About this task =
Each word in the data below should be copied exactly; the images should not.

Supplied information START

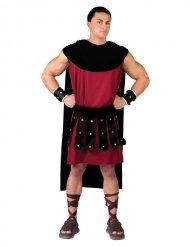 Antikes römisches Kostüm Herren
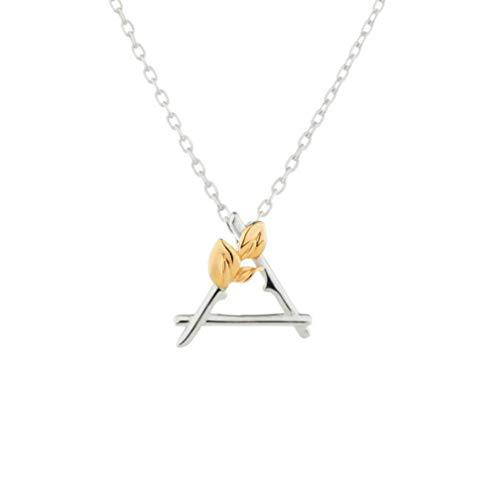 LIUWW s925 Sterling Silber Fensterbank Halskette weibliche Wilde Anhänger Mädchen Herz Neue Schlüsselbeinkette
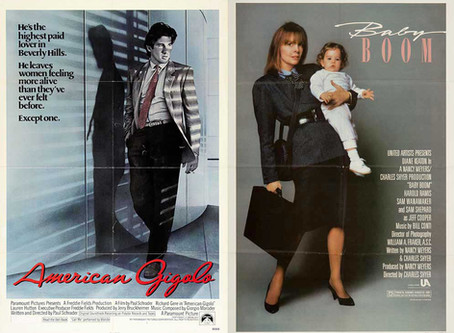 Eighties Elegance: Movie Posters From a Gilded Decade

Supplied information END

Completed exercise =
 Antikes römisches Kostüm Herren
 LIUWW s925 Sterling Silber Fensterbank Halskette weibliche Wilde Anhänger Mädchen Herz Neue Schlüsselbeinkette
 Eighties Elegance: Movie Posters From a Gilded Decade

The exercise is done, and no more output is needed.